Flying Penguins and Mechanical Jellyfish to Change the WorldPosted: July 27, 2011 | Author: Carl Hastrich | Filed under: Biomimicry Methodology, Research Resources | Tags: biomimicry case studies, biomimicry robotics, bionic arm, bionic bird, bionic learning group, festo automation, fin finger grippers, floating robotic jellyfish, flying silver penguins |Leave a comment
These mesmerizing movies of flying silver penguins, floating jellyfish and metal telescopic arms are sublime and alarming. They are engineered science fiction as real, tangible, tested, explorations directly mimicking nature to learn new engineering and mechanical principles.
And did I say they were sublime? They are extraordinary. Here are the jellyfish:
Let me give you an overview and then dive into some of the ideas that are emerging from these discoveries.
Festo and the Bionic Learning Group
Festo is “a leading world-wide supplier of automation technology” who are part of the Bionic Learning Group in Germany. It appears to be an incredible collaboration between the engineering company and local universities where “principles from nature provide fresh impulse for technology and industrial applications.”
They have an array of movies on you tube, but the real juiciness is their resource page, that includes gorgeous overviews of each project, with a list of specifications and findings from each project. I really recommend browsing through and doing some reading.
What are we learning from these robots?
Ok – so it is easy to either celebrate these with technological fanaticism, or to jump off the other side of the docks and look at these as a step towards a Bladerunner dystopian future of artificial intelligence eating our souls. But really, there are some pretty amazing discoveries from these projects, and it appears far too early to judge. For the most part these are incredible technologies without genuine applications, true research and development that should be the foundation for playful design explorations of the future.
Flexible arms inspired by the elephant trunk, and finger grips inspired from flexible fish fins
The finger grippers above are amazing (although all comic book nerds reading this are recognizing the similarities to Doctor Octopus – the terrible spiderman villain). By using thin wall structures and the perfect shape, these fin/fingers are able to close around a shape extremely delicately, without the need for articulated and complicated joints. The results are incredibly flexible grippers that are extremely simple to control. They appear to only require instructions for opening and closing, and allow the inherent intelligence of the shape to do the rest.
This is the sort of thinking is outlined in Dr Julian Vincent’s research. It highlights that “smart” technology need not be an enormous array of sensors and highly complex computing/processing power. This is inherent in most natural materials and structures, and yet seems to be a rare emerging property in human applications.

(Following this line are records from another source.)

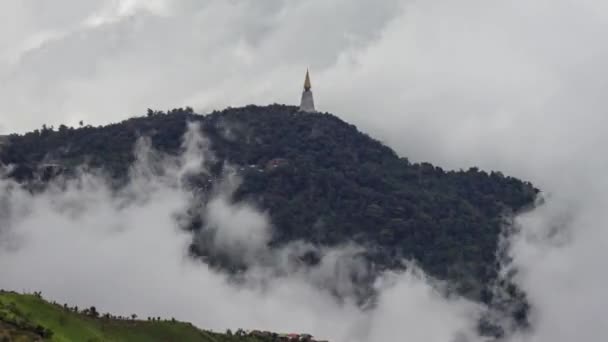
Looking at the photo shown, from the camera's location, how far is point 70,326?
142 metres

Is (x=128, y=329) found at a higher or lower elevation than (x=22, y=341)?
higher

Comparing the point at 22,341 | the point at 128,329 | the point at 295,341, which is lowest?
the point at 22,341

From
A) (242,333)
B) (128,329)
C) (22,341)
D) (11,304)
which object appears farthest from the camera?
(242,333)

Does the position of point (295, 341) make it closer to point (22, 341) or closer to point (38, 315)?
point (38, 315)

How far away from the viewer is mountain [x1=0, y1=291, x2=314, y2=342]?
132 meters

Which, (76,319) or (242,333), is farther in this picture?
(242,333)

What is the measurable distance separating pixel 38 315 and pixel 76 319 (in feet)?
15.8

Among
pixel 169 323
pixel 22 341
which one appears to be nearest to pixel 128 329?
pixel 169 323

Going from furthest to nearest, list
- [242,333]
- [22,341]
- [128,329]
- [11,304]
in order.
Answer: [242,333], [128,329], [11,304], [22,341]

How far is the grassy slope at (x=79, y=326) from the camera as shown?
13550 centimetres

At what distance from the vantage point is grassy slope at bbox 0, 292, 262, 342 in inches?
5335

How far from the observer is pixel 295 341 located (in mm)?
185000

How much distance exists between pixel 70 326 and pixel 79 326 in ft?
2.99

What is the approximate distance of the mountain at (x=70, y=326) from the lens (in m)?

In previous scenarios of sustainability I have obsessed about modular fabrication and customization of components. These complex little cubes seem to up the anti from the perspective of larger scale robotic elements. They are little articulated modules that plug into one another allowing flexibility of rotation and manipulation. They are more bulky than the elegant flexible trunks outlined above, and don’t appear to have been as developed as some of the other ideas, but they represent an interesting concept. Each module seems to have the ability to rotate, and includes either further interconnecting interfaces, or little hand grippers.
There needs to be more interesting scenarios of application around these modules. It appears to suffer from severe redundancy issues with the complicated connection interfaces, but perhaps some concepts using these as connection points between beams, pipes and other structural members could be suggestive of modular architecture and or product designs.
Fly like a bird
This is simply crazy. The collaborators along with Festo literally built a bird. It has no helium, so it is not lighter than air like the other Penguin and Stingray models, and actually has the right articulating wings to generate lift etc. Click on the image above and there is an amazing movie outlining the process of designing and building this weird and fascinating machine.
The final prototype is able to lift itself into the air off the ground and fly around in the wind. It glides, flaps and moves eerily similar to a normal gull, and has articulated wings with a particular torquing structure that is apparently the latest and greatest fluid dynamic thinking.
It’s all pretty wild and wonderful. Not sure what the next step in this project is… likely military drones, since it is where all the money is, but it clearly highlights an important evolution in the mechanisms of flight.
So… what are the thoughts around these projects? They’re incredible, literal translations of nature, but what will these technologies be the foundation of in the future? Who needs this thinking beyond the automation and fabrication realm? Not sure that my jet lagged brain has the answers to these questions right now, but will be curious to follow these developments.